3. Propose higher capacity limits. SBA considered capacities above 155,000 bpcd. SBA believes that 155,000 bpcd capacity is sufficient to enable small refiners to merge or form alliances and thereby reduce their costs while increasing the profitability of their activities. Further, SBA estimates that a higher bpcd capacity would enable no more refiners to become eligible as small businesses, because refiners with capacities above 155,000 bpcd have, to the extent SBA could determine, more than 1,500 employees.
SBA requests comments on its proposal to increase the capacity component of the size standard from 75,000 bpd to 155,000 barrels per calendar day (bpcd) total Operable Atmospheric Crude Oil Distillation. While SBA proposes this numerical capacity limit for small refiners to qualify as small businesses, SBA will consider the other alternatives as well, including the elimination of a bpcd limit, if comments warrant SBA's doing so. SBA also requests comments on its proposals to clarify the size measure by adopting the more precise term of “barrels per calendar day” in place of “barrels per day.” SBA also requests comment on its proposal to measure in bpcd a refiner's total Operable Atmospheric Crude Oil Distillation capacity. Specifically, SBA requests comments on the following issues:
1. Whether SBA should eliminate the capacity component, as requested, and the reasons why having no capacity limit as a component of the standard would be better for small refiners than retaining one.
2. Whether 155,000 bpcd is sufficient capacity for refiners to grow, merge, consolidate or otherwise share resources for Federal Government procurement, Start Printed Page 6443without losing their small business eligibility.

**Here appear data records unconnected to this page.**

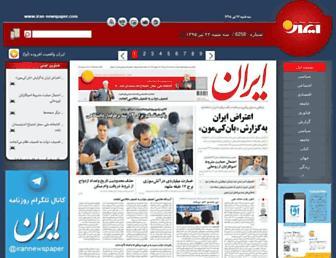 F6534b34b05b41f583e4787b12d6b3da1e8a85d0.jpg?uri=iran-newspaper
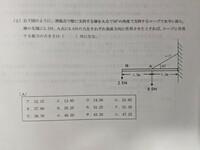 全く計算式がわかりません。 答えが(カ)の29.25になるみたいですが、 計算式を教えて頂くと助かります。 よろしくお願いします。
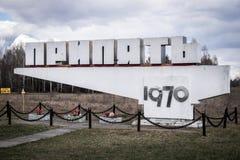 terenu Chernobyl miasto Kiev gubił nowożytne pripyat regionu ruiny szyldowy Ukraine Obraz Stock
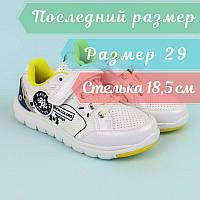 Білі кросівки BI&KI застібка липучка розмір 29
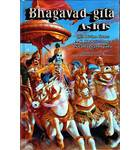 Bhagavad-gita As It Is Wholesale -- Case of 20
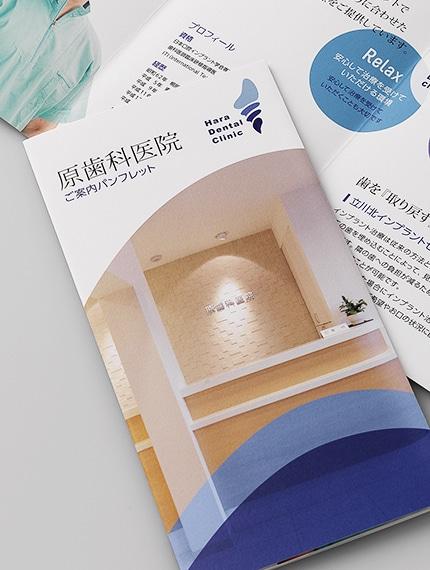 クリニックパンフレットの表紙デザイン
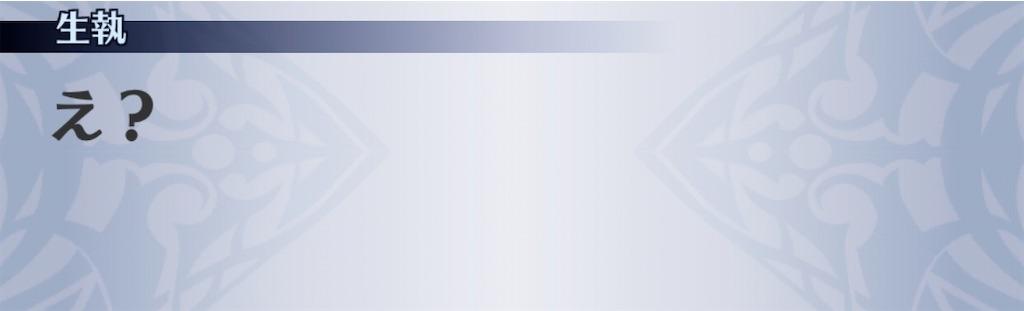 f:id:seisyuu:20200526183750j:plain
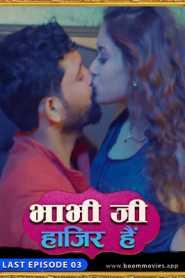 Bhabhiji Hajir Hai 2021 BoomMovies Episode 3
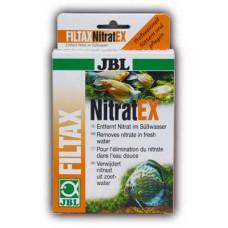 JBL NitratEx фильтрующий материал 250мл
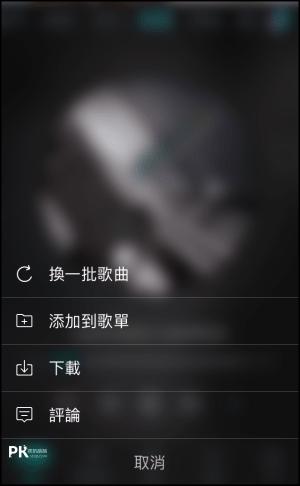 Music-fm手機聽歌App1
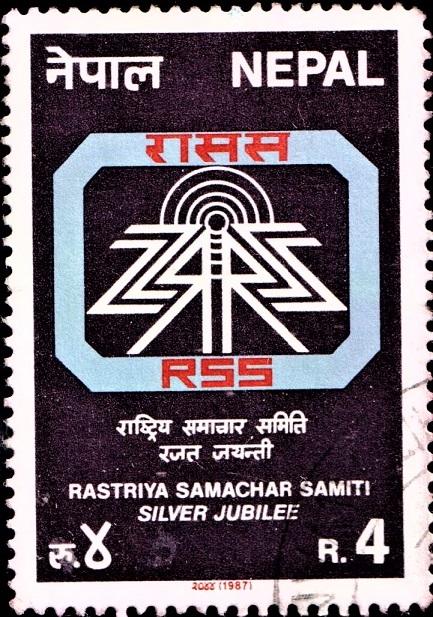 RSS (National News Agency) : राष्ट्रिय समाचार समिती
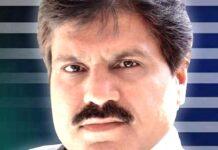 AIR correspondent In Bikaner Mohammad Rafiq Pathan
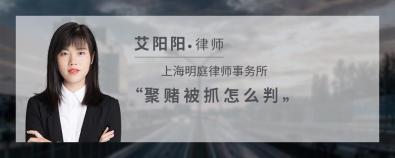 聚賭被抓怎么判-艾陽陽律師
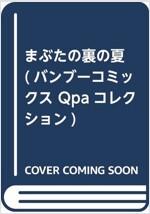 まぶたの裏の夏 (バンブ-コミックス Qpaコレクション) (コミック)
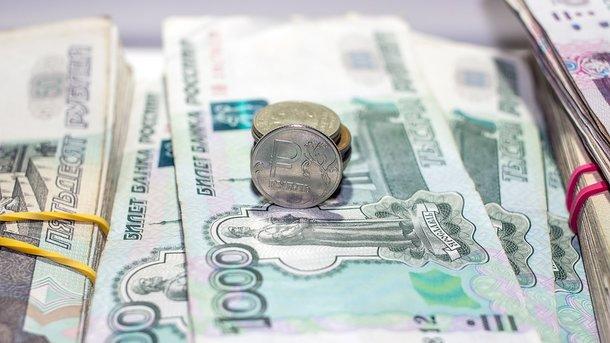 The ruble falls. Photo: Pixabay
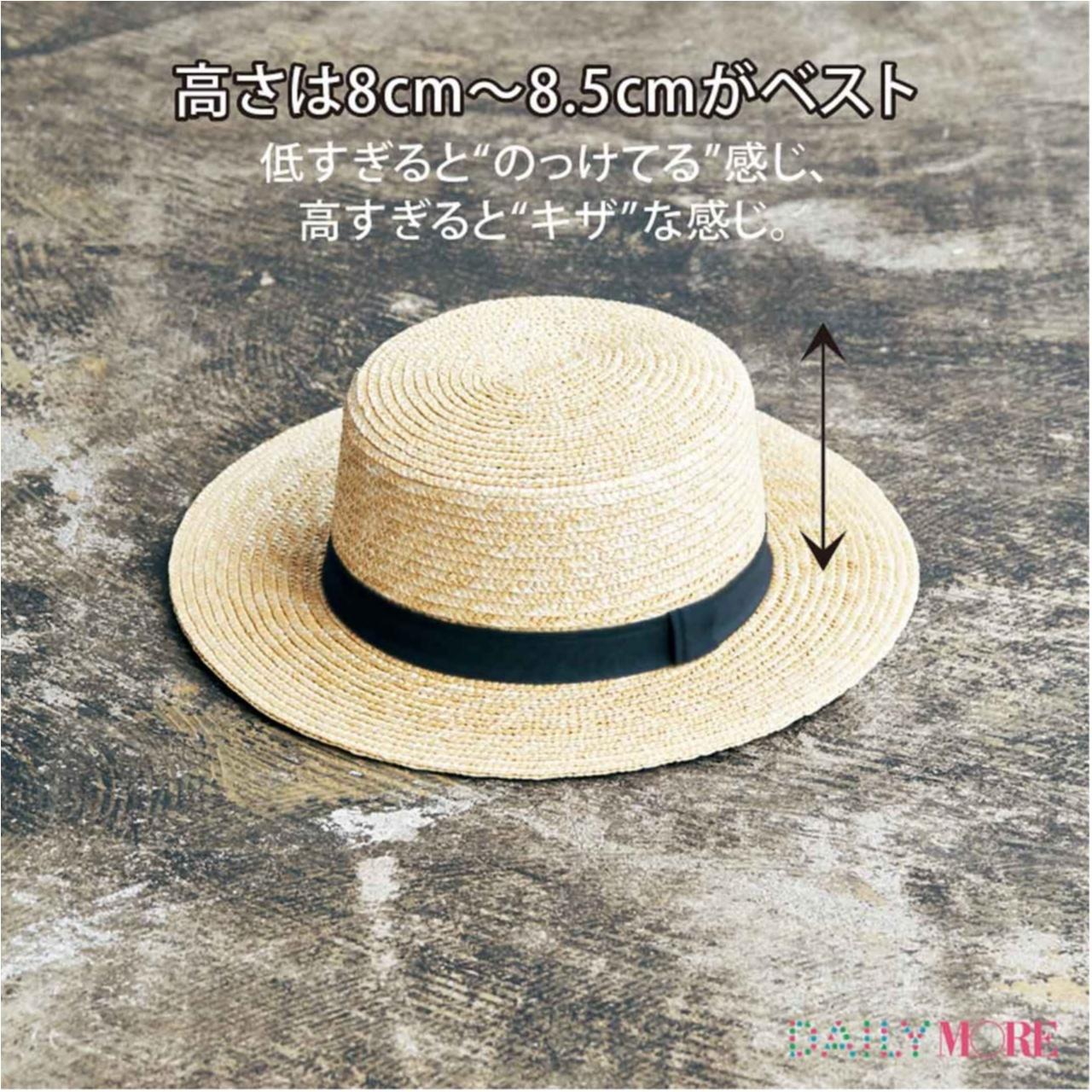「スタイリスト辻村さんのオススメバッグ」「カンカン帽」「白のさし色」など、もっとおしゃれになれるアイデア記事がヒット☆ 今週のファッション人気ランキングトップ3!_1_2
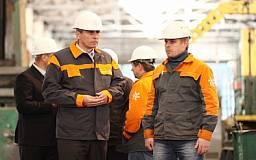 Андрей Гальченко: «Мы сделаем все возможное для сохранения промышленного потенциала Кривого Рога и Украины в целом».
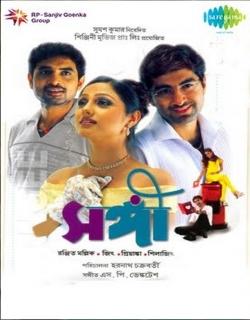 Sangee (2003) - Bengali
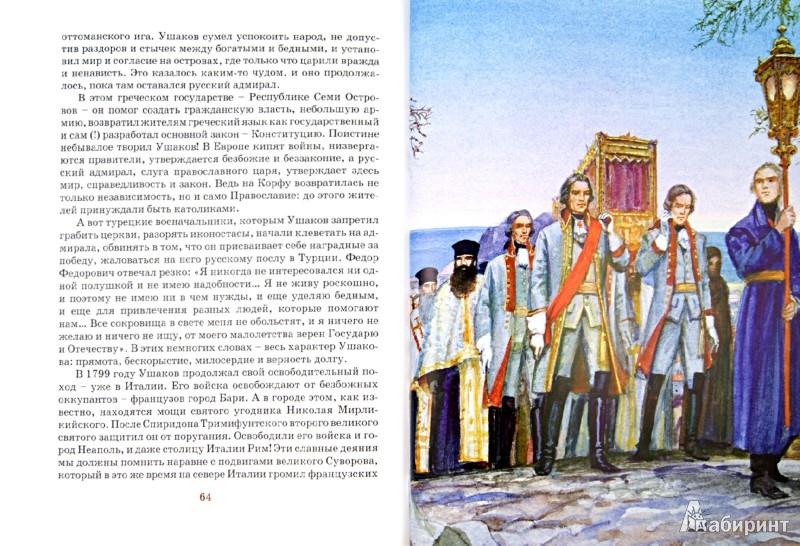 Иллюстрация 1 из 25 для Святой адмирал русского флота - Валерий Ганичев | Лабиринт - книги. Источник: Лабиринт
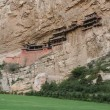 Famous hanging monastery in Shanxi Province near Datong, China, — Stock Photo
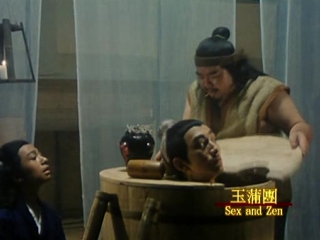 Клипы из китайских фильмов / Chinese Erotic Movies Clips (1997)
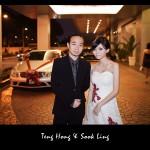 tenghong-1800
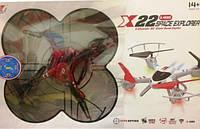 Квадрокоптер на радиоуправлении модель X22 Space Explorer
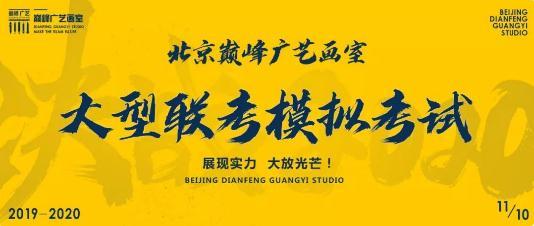 巅峰广艺大型联考模拟考试,美术联考,北京画室   01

3. Whether SBA should adopt a capacity that is higher or lower than 155,000 bpcd. Commenters who recommend an alternative bpcd limit should also provide reasons why they believe their recommended capacity would be a more appropriate size for this industry for purposes of Federal Government procurement.
4. Whether SBA's estimate of the number of additional refiners that may gain eligibility as small refiners, as well as SBA's estimate of their capacity, accurately reflects the possible result of this proposed change.
5. Whether an increase to 155,000 bpcd would have any adverse affects on currently defined small refiners.
6. Whether SBA's proposal to adopt “barrels per calendar day” to replace “barrels per day” is acceptable.
7. Whether SBA's proposal to adopt as a uniform measurable capacity a refiner's total Operable Atmospheric Crude Oil Distillation as used by EIA is acceptable.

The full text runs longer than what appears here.